Besides the New York Times, reCAPTCHA seems to also help digitize the Internet Archive so it's not strictly for mind-control purposes
pants
July 20th, 2009 at 6:50 pmmind control? WTF are you talking about? please provide some of your conspiracy theory ideas here so we can judge….
Mackeran
August 20th, 2009 at 3:05 pmThank you! You often write very interesting articles. You improved my mood.
Mackeran
August 21st, 2009 at 3:48 pmInteresting and informative. But will you write about this one more?
Cornelius
August 23rd, 2009 at 5:07 amAre you a professional journalist? You write very well.
Twisted_Sifter
September 16th, 2009 at 9:47 pmUPDATE: On September 16, 2009 9:20am Google announced that they had just acquired reCAPTCHA. It will be interesting to see what they plan on doing with this acquisition but surely it will help with their current initiative to digitize books.
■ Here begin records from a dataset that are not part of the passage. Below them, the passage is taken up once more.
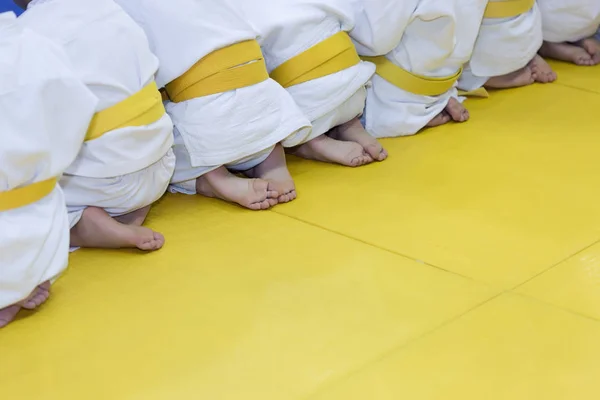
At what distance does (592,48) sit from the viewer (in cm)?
339

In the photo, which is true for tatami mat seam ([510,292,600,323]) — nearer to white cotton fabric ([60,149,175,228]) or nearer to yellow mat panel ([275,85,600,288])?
yellow mat panel ([275,85,600,288])

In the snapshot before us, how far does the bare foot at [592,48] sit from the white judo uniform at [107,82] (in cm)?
186

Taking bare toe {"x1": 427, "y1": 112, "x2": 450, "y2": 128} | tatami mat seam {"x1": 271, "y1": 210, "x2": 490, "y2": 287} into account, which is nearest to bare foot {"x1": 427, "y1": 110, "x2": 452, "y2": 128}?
bare toe {"x1": 427, "y1": 112, "x2": 450, "y2": 128}

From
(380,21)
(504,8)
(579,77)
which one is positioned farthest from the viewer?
(579,77)

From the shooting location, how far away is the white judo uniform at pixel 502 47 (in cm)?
292

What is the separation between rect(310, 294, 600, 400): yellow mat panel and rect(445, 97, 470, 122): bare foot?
110 centimetres

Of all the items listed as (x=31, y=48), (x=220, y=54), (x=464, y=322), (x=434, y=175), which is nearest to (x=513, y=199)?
(x=434, y=175)

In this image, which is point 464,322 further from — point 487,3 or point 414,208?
point 487,3

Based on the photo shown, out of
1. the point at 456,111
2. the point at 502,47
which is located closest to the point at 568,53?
the point at 502,47

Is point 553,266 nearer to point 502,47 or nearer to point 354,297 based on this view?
point 354,297

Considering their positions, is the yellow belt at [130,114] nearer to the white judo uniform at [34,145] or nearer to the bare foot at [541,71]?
the white judo uniform at [34,145]

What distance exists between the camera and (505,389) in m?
1.55

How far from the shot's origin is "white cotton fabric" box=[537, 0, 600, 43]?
320 centimetres

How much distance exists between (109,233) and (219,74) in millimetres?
456
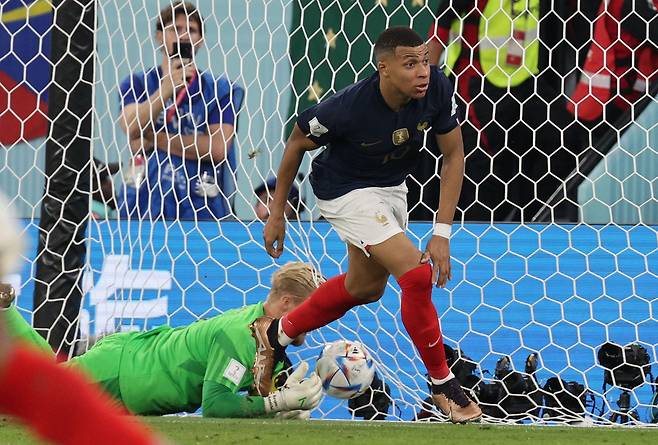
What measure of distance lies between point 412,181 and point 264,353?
1.61m

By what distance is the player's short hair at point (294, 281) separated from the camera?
185 inches

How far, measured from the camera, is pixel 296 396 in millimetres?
4305

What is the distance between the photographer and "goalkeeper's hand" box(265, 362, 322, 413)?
4.30 m

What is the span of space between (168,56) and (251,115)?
0.49m

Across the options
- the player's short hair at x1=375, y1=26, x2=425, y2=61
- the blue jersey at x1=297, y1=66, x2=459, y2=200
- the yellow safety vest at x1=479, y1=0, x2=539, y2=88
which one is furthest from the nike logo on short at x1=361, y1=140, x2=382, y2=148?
the yellow safety vest at x1=479, y1=0, x2=539, y2=88

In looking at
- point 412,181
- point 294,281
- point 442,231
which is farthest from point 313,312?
point 412,181

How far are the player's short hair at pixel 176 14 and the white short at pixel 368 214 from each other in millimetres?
1637

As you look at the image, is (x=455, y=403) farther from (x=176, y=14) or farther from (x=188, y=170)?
(x=176, y=14)

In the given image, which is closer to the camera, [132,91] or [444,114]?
[444,114]

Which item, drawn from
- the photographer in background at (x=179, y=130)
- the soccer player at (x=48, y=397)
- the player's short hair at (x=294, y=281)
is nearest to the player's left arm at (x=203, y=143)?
the photographer in background at (x=179, y=130)

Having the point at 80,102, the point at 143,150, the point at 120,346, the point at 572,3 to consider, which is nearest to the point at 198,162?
the point at 143,150

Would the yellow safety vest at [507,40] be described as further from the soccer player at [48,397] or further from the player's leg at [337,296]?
the soccer player at [48,397]

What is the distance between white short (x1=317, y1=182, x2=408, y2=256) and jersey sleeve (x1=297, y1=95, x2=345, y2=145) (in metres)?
0.24

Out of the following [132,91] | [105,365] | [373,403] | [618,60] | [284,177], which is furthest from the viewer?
[132,91]
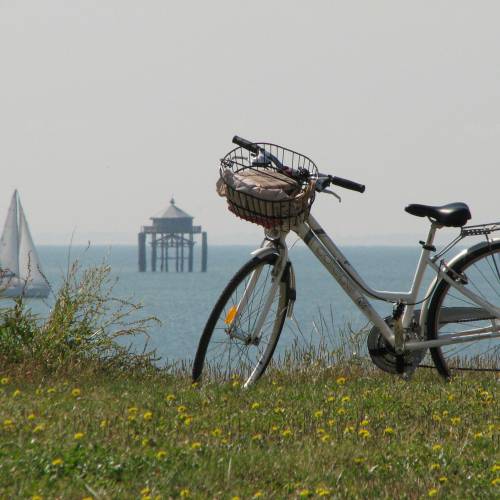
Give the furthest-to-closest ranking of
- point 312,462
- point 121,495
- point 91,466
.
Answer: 1. point 312,462
2. point 91,466
3. point 121,495

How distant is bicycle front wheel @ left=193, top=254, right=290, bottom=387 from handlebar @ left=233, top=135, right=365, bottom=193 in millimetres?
618

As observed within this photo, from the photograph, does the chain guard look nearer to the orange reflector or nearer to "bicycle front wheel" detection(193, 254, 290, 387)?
"bicycle front wheel" detection(193, 254, 290, 387)

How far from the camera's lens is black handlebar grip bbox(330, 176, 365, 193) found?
737 centimetres

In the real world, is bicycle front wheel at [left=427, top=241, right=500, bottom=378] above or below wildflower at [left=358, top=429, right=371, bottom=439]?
above

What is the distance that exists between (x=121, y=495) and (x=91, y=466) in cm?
42

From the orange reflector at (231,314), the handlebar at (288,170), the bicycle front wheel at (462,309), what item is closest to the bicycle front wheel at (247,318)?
the orange reflector at (231,314)

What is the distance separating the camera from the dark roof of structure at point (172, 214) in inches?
6289

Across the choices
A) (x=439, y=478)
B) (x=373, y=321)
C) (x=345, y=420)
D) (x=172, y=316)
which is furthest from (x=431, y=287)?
(x=172, y=316)

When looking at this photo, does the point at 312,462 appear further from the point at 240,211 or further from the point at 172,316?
the point at 172,316

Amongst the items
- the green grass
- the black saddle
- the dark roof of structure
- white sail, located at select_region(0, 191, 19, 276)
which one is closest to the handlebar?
the black saddle

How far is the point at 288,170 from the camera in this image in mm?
7223

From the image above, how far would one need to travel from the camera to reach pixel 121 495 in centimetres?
473

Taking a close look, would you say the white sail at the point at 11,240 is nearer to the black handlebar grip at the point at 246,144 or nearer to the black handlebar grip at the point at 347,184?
the black handlebar grip at the point at 246,144

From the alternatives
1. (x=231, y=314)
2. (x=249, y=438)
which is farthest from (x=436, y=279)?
(x=249, y=438)
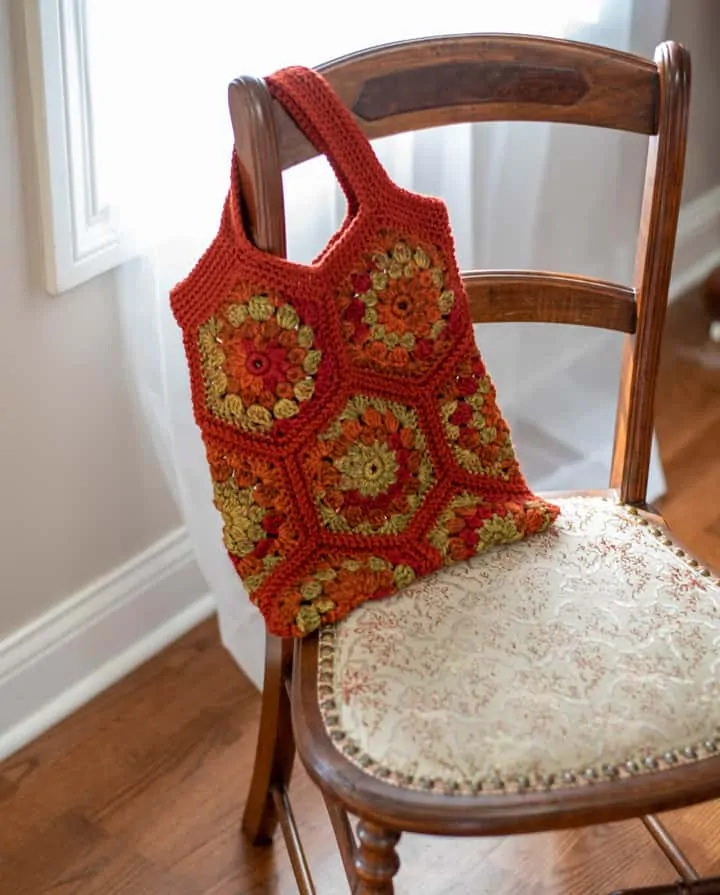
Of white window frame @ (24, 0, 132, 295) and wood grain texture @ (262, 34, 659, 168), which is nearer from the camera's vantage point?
wood grain texture @ (262, 34, 659, 168)

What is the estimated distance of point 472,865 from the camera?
138 centimetres

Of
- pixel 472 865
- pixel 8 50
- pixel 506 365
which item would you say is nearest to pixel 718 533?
pixel 506 365

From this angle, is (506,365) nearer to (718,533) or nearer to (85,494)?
(718,533)

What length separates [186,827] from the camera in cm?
142

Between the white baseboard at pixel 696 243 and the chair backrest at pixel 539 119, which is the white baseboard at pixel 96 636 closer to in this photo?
the chair backrest at pixel 539 119

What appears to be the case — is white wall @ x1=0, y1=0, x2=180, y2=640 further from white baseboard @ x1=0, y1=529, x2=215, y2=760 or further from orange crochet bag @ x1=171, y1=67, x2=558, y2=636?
orange crochet bag @ x1=171, y1=67, x2=558, y2=636

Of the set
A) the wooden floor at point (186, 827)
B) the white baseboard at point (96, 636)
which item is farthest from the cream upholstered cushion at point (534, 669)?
the white baseboard at point (96, 636)

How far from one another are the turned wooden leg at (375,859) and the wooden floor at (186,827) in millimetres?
432

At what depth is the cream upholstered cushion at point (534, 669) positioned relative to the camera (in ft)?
3.00

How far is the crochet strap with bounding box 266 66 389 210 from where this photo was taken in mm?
967

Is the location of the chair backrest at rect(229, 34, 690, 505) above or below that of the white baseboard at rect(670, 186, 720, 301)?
above

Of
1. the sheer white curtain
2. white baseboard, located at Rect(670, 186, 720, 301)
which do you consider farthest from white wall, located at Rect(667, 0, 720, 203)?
the sheer white curtain

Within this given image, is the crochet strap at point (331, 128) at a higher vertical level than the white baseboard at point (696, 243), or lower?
higher

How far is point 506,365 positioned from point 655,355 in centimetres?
67
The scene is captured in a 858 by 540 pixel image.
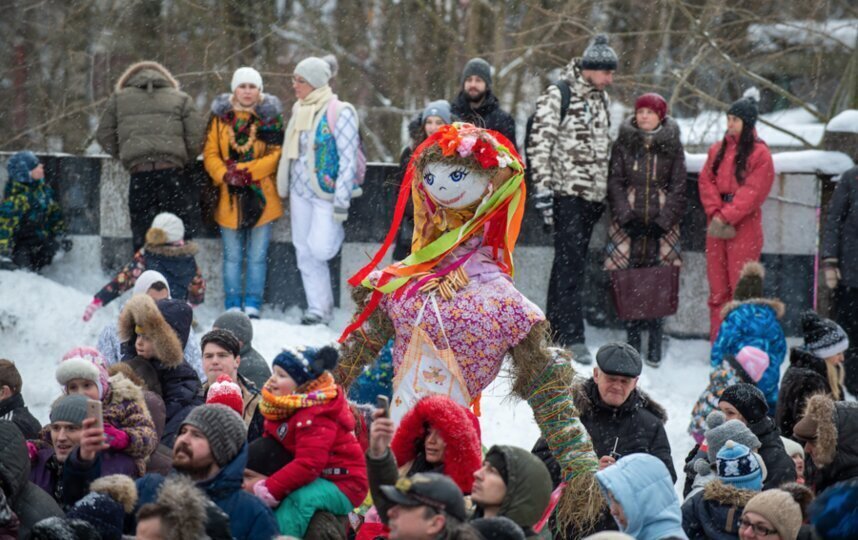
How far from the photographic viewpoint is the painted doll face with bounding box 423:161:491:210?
7.20 meters

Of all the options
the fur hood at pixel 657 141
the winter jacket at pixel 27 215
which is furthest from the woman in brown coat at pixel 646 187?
the winter jacket at pixel 27 215

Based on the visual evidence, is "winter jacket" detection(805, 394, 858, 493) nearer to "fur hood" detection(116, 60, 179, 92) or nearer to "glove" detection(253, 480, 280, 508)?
"glove" detection(253, 480, 280, 508)

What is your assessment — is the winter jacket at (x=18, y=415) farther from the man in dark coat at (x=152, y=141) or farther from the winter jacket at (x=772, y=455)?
the man in dark coat at (x=152, y=141)

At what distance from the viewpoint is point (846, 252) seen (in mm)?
11094

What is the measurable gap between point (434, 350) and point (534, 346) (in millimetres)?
427

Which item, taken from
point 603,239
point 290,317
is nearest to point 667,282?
point 603,239

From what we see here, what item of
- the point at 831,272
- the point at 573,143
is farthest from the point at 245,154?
the point at 831,272

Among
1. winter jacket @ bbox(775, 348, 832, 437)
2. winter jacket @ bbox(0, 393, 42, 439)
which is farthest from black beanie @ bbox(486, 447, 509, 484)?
winter jacket @ bbox(775, 348, 832, 437)

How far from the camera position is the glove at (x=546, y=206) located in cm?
1095

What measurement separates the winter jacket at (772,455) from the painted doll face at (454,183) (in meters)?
1.76

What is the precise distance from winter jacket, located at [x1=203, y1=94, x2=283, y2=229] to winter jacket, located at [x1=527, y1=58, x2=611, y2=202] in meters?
1.81

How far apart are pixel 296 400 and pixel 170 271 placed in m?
4.78

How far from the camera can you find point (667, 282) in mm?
11305

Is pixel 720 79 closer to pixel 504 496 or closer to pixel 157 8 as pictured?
pixel 157 8
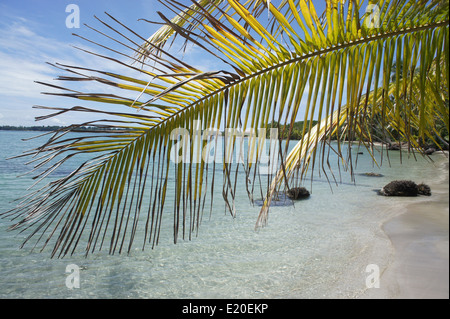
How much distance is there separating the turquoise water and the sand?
34cm

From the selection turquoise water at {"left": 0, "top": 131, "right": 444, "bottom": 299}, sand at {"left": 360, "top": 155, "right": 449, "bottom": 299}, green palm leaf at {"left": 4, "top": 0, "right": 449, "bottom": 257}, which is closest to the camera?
sand at {"left": 360, "top": 155, "right": 449, "bottom": 299}

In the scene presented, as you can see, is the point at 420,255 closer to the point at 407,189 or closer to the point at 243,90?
the point at 243,90

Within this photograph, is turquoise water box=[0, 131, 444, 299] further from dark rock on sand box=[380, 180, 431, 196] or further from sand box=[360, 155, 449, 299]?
dark rock on sand box=[380, 180, 431, 196]

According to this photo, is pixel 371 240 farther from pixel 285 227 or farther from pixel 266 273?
pixel 266 273

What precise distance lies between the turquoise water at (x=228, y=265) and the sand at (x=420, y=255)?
34 centimetres

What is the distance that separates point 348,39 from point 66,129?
1334mm

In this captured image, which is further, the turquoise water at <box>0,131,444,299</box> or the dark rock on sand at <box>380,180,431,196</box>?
the dark rock on sand at <box>380,180,431,196</box>

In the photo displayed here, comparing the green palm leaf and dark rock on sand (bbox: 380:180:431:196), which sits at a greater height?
the green palm leaf

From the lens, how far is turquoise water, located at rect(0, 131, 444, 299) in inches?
229

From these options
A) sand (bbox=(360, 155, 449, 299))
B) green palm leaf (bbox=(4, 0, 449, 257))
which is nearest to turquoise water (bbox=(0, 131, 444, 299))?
sand (bbox=(360, 155, 449, 299))

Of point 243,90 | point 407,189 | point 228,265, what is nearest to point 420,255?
point 228,265

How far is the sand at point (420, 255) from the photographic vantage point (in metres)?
0.56

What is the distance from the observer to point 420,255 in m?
5.73
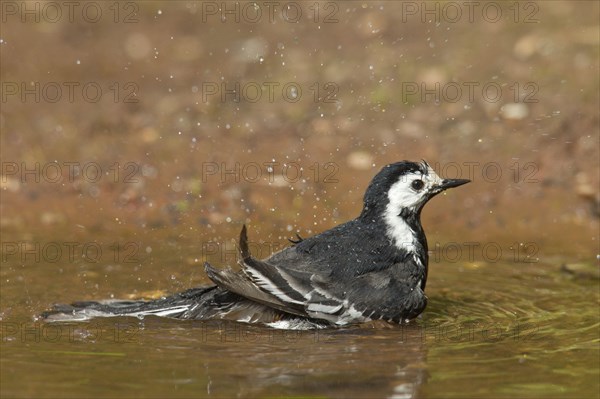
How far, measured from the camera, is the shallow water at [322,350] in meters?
6.61

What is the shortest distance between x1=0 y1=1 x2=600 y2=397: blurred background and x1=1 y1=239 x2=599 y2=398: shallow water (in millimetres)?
87

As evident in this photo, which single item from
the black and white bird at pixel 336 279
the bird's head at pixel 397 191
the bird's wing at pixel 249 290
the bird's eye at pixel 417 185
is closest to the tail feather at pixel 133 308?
the black and white bird at pixel 336 279

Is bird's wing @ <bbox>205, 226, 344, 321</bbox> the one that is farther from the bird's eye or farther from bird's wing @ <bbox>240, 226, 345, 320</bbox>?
the bird's eye

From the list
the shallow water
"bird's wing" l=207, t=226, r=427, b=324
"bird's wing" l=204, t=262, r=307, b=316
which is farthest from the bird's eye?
"bird's wing" l=204, t=262, r=307, b=316

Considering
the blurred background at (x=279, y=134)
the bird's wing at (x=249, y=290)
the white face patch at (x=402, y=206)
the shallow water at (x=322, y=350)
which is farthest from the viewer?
the blurred background at (x=279, y=134)

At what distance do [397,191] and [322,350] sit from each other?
1701 millimetres

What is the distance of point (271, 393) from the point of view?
6.50m

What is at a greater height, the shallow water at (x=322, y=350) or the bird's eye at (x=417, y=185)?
the bird's eye at (x=417, y=185)

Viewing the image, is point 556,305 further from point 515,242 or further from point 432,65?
point 432,65

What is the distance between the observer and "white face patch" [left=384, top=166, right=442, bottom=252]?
8.60m

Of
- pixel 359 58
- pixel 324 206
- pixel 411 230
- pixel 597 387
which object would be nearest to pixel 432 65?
pixel 359 58

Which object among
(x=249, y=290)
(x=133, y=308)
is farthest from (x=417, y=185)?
(x=133, y=308)

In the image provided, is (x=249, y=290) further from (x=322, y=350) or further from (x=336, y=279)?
(x=322, y=350)

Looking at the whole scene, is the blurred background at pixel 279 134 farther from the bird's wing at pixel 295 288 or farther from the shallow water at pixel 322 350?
the bird's wing at pixel 295 288
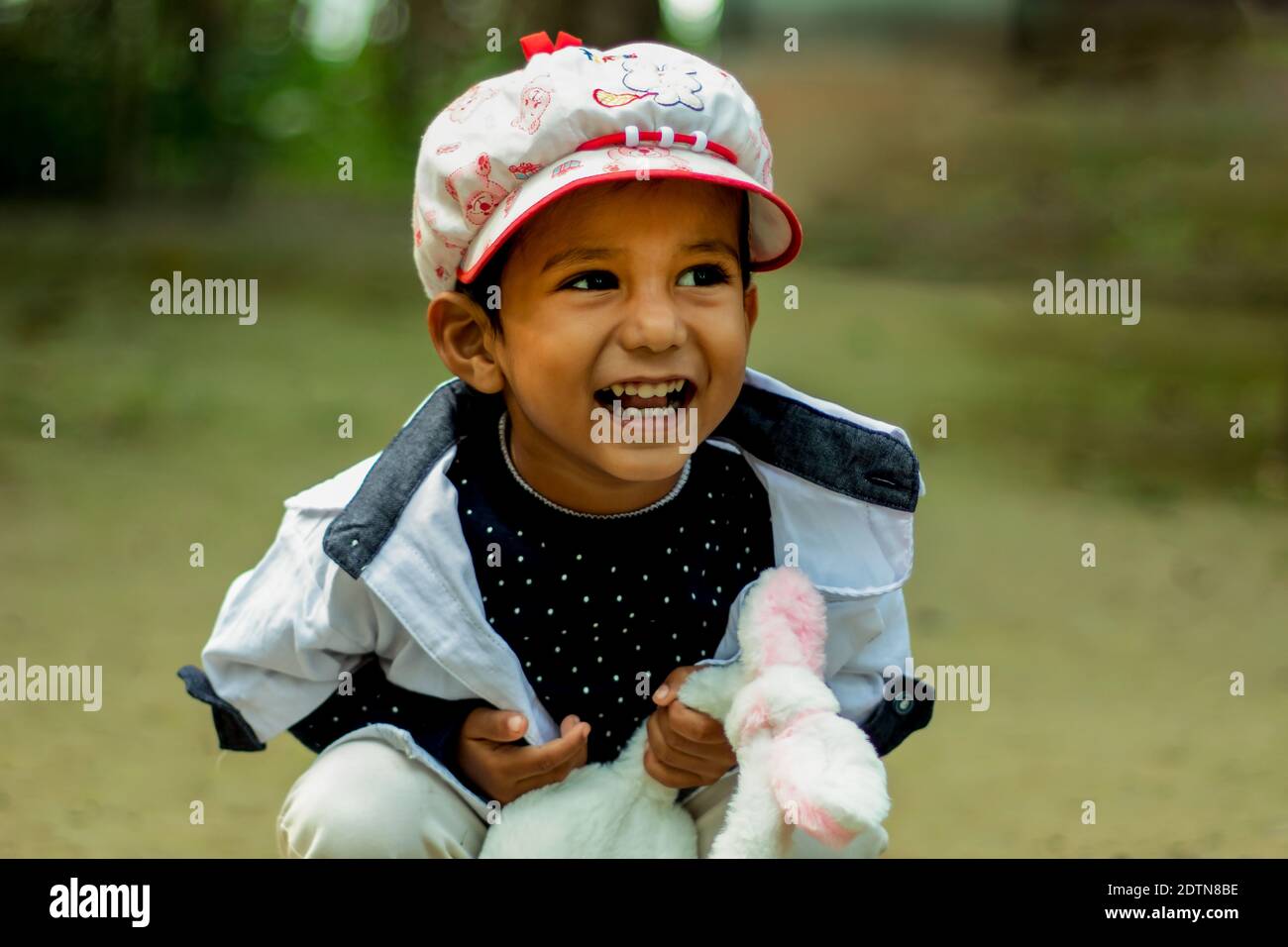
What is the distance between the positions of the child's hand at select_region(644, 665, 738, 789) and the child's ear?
37 centimetres

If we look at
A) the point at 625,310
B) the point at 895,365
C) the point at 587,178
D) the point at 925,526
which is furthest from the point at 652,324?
the point at 895,365

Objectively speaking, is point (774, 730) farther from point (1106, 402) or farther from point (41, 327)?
point (41, 327)

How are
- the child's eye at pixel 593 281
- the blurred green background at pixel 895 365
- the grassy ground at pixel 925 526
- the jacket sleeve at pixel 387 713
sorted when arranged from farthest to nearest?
the blurred green background at pixel 895 365 → the grassy ground at pixel 925 526 → the jacket sleeve at pixel 387 713 → the child's eye at pixel 593 281

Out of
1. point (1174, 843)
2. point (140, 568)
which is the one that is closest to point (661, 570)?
point (1174, 843)

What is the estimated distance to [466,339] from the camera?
5.50 ft

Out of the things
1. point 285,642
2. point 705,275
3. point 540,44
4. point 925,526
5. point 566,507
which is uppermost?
point 540,44

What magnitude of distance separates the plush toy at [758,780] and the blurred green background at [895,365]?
61cm

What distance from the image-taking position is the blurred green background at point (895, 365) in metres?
2.44

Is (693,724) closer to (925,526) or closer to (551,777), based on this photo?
(551,777)

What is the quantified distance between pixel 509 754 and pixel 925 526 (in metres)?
2.43

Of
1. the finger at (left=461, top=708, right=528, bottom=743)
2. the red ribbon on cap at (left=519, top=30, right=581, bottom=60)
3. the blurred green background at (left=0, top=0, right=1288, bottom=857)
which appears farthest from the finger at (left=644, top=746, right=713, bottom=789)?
the red ribbon on cap at (left=519, top=30, right=581, bottom=60)

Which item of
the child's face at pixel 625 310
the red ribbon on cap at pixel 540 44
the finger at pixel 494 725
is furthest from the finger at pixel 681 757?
the red ribbon on cap at pixel 540 44

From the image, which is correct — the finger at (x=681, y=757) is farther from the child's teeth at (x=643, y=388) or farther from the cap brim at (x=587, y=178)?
the cap brim at (x=587, y=178)

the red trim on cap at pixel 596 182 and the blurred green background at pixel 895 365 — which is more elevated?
the red trim on cap at pixel 596 182
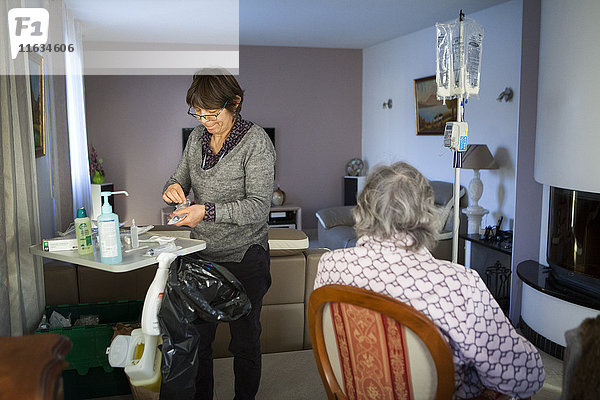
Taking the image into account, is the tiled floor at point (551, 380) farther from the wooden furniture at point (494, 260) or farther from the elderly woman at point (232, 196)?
the elderly woman at point (232, 196)

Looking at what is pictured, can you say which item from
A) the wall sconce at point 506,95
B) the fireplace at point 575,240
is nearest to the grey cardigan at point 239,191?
the fireplace at point 575,240

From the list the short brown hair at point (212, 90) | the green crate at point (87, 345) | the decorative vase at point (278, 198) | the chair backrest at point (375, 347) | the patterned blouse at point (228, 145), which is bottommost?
the green crate at point (87, 345)

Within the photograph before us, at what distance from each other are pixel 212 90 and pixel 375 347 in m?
1.11

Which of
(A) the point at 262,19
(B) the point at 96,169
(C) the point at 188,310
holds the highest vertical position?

Official statement can be found here: http://googleblog.blogspot.com/2009/09/teaching-c...
HeatherO
September 20th, 2009 at 6:33 pmwow! very cool! I thought the only "other thing" captcha's were being used for were new and creative names for pornbot's on twitter! LOL
Twisted_Sifter
September 20th, 2009 at 7:30 pmhaha. What's a funny one you have heard?
Gil_Uli
September 21st, 2009 at 3:55 amThis guy make me proud of be called guatemalan (or chapin)…
radialmonster
October 21st, 2009 at 10:46 pmSorry Pants, but reCAPTCHA is not contributing to the Internet Archive at all.
hyle
December 18th, 2009 at 10:10 pmsimple and brilliant at the same time.
the karin
January 6th, 2010 at 10:12 pmWow, that is… amazing. Humanity is not yet lost, after all. Now, onto foreign languages. The world probably does not revolve around the New York Times and the Western cannon.
(Just had to add the extra task.)
loopylove
January 26th, 2010 at 1:37 pmThat was a really interesting post, I enjoyed reading it. You are dead right!
rich-man
February 9th, 2010 at 1:00 pmFab article, some very interesting posts
divorced-man
February 12th, 2010 at 12:45 pmGreat post, You are so right!